From first line to last, copy the material below exactly.
Study material below:
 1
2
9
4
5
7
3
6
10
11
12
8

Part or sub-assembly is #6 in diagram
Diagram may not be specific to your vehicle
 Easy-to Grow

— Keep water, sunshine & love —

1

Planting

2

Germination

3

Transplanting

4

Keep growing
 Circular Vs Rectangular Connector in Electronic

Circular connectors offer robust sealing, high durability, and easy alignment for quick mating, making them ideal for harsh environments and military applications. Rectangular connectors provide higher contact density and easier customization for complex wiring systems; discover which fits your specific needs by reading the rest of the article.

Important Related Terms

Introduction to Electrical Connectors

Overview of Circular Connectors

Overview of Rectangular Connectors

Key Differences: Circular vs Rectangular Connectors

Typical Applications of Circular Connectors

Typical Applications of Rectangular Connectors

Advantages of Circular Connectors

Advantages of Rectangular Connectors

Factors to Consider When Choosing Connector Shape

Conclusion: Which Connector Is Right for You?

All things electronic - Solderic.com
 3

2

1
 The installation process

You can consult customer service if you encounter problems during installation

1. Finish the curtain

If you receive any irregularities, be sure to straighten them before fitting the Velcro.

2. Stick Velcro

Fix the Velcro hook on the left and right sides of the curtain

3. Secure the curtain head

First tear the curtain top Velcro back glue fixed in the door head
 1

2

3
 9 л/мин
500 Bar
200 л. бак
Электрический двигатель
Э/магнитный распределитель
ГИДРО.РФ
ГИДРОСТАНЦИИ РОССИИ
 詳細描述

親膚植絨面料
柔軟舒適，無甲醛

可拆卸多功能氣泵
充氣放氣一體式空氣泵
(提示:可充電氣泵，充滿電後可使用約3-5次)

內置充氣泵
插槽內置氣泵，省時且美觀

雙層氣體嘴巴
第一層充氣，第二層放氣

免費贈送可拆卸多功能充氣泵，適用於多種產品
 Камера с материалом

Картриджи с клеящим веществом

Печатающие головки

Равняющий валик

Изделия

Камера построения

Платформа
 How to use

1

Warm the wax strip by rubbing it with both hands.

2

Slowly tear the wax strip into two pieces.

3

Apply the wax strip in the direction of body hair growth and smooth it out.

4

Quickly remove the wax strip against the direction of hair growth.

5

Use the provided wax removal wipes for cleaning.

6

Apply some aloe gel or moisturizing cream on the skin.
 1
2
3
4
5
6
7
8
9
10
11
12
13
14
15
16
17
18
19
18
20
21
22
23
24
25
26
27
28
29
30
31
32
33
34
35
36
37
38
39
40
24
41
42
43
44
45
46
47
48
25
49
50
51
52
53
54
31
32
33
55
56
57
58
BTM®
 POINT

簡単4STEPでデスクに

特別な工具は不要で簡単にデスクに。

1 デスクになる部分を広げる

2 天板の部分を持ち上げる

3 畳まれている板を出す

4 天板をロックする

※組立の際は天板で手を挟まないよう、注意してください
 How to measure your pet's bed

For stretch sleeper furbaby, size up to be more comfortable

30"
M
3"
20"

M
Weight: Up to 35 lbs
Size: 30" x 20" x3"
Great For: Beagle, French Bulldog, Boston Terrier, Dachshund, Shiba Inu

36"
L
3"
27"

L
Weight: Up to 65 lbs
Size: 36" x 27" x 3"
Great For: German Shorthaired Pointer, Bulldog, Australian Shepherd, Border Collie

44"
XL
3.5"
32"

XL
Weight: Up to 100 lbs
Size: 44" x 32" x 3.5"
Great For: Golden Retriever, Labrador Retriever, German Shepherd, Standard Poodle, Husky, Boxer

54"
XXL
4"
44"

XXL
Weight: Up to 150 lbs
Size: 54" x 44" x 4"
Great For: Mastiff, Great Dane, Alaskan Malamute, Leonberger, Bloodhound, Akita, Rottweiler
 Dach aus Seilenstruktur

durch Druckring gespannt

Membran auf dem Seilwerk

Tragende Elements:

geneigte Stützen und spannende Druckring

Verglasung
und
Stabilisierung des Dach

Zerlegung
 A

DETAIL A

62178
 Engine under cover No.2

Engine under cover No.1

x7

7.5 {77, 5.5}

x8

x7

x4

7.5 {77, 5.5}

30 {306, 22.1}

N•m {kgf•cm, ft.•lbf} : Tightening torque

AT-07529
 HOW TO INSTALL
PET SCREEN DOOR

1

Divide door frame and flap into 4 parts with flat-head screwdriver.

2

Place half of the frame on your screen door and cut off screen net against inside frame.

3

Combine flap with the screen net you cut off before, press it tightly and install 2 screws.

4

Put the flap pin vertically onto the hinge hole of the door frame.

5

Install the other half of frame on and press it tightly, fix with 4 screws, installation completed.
End of Study material.
> _Task answer_
 1
2
9
4
5
7
3
6
10
11
12
8

Part or sub-assembly is #6 in diagram
Diagram may not be specific to your vehicle
 Easy-to Grow

— Keep water, sunshine & love —

1

Planting

2

Germination

3

Transplanting

4

Keep growing
 Circular Vs Rectangular Connector in Electronic

Circular connectors offer robust sealing, high durability, and easy alignment for quick mating, making them ideal for harsh environments and military applications. Rectangular connectors provide higher contact density and easier customization for complex wiring systems; discover which fits your specific needs by reading the rest of the article.

Important Related Terms

Introduction to Electrical Connectors

Overview of Circular Connectors

Overview of Rectangular Connectors

Key Differences: Circular vs Rectangular Connectors

Typical Applications of Circular Connectors

Typical Applications of Rectangular Connectors

Advantages of Circular Connectors

Advantages of Rectangular Connectors

Factors to Consider When Choosing Connector Shape

Conclusion: Which Connector Is Right for You?

All things electronic - Solderic.com
 3

2

1
 The installation process

You can consult customer service if you encounter problems during installation

1. Finish the curtain

If you receive any irregularities, be sure to straighten them before fitting the Velcro.

2. Stick Velcro

Fix the Velcro hook on the left and right sides of the curtain

3. Secure the curtain head

First tear the curtain top Velcro back glue fixed in the door head
 1

2

3
 9 л/мин
500 Bar
200 л. бак
Электрический двигатель
Э/магнитный распределитель
ГИДРО.РФ
ГИДРОСТАНЦИИ РОССИИ
 詳細描述

親膚植絨面料
柔軟舒適，無甲醛

可拆卸多功能氣泵
充氣放氣一體式空氣泵
(提示:可充電氣泵，充滿電後可使用約3-5次)

內置充氣泵
插槽內置氣泵，省時且美觀

雙層氣體嘴巴
第一層充氣，第二層放氣

免費贈送可拆卸多功能充氣泵，適用於多種產品
 Камера с материалом

Картриджи с клеящим веществом

Печатающие головки

Равняющий валик

Изделия

Камера построения

Платформа
 How to use

1

Warm the wax strip by rubbing it with both hands.

2

Slowly tear the wax strip into two pieces.

3

Apply the wax strip in the direction of body hair growth and smooth it out.

4

Quickly remove the wax strip against the direction of hair growth.

5

Use the provided wax removal wipes for cleaning.

6

Apply some aloe gel or moisturizing cream on the skin.
 1
2
3
4
5
6
7
8
9
10
11
12
13
14
15
16
17
18
19
18
20
21
22
23
24
25
26
27
28
29
30
31
32
33
34
35
36
37
38
39
40
24
41
42
43
44
45
46
47
48
25
49
50
51
52
53
54
31
32
33
55
56
57
58
BTM®
 POINT

簡単4STEPでデスクに

特別な工具は不要で簡単にデスクに。

1 デスクになる部分を広げる

2 天板の部分を持ち上げる

3 畳まれている板を出す

4 天板をロックする

※組立の際は天板で手を挟まないよう、注意してください
 How to measure your pet's bed

For stretch sleeper furbaby, size up to be more comfortable

30"
M
3"
20"

M
Weight: Up to 35 lbs
Size: 30" x 20" x3"
Great For: Beagle, French Bulldog, Boston Terrier, Dachshund, Shiba Inu

36"
L
3"
27"

L
Weight: Up to 65 lbs
Size: 36" x 27" x 3"
Great For: German Shorthaired Pointer, Bulldog, Australian Shepherd, Border Collie

44"
XL
3.5"
32"

XL
Weight: Up to 100 lbs
Size: 44" x 32" x 3.5"
Great For: Golden Retriever, Labrador Retriever, German Shepherd, Standard Poodle, Husky, Boxer

54"
XXL
4"
44"

XXL
Weight: Up to 150 lbs
Size: 54" x 44" x 4"
Great For: Mastiff, Great Dane, Alaskan Malamute, Leonberger, Bloodhound, Akita, Rottweiler
 Dach aus Seilenstruktur

durch Druckring gespannt

Membran auf dem Seilwerk

Tragende Elements:

geneigte Stützen und spannende Druckring

Verglasung
und
Stabilisierung des Dach

Zerlegung
 A

DETAIL A

62178
 Engine under cover No.2

Engine under cover No.1

x7

7.5 {77, 5.5}

x8

x7

x4

7.5 {77, 5.5}

30 {306, 22.1}

N•m {kgf•cm, ft.•lbf} : Tightening torque

AT-07529
 HOW TO INSTALL
PET SCREEN DOOR

1

Divide door frame and flap into 4 parts with flat-head screwdriver.

2

Place half of the frame on your screen door and cut off screen net against inside frame.

3

Combine flap with the screen net you cut off before, press it tightly and install 2 screws.

4

Put the flap pin vertically onto the hinge hole of the door frame.

5

Install the other half of frame on and press it tightly, fix with 4 screws, installation completed.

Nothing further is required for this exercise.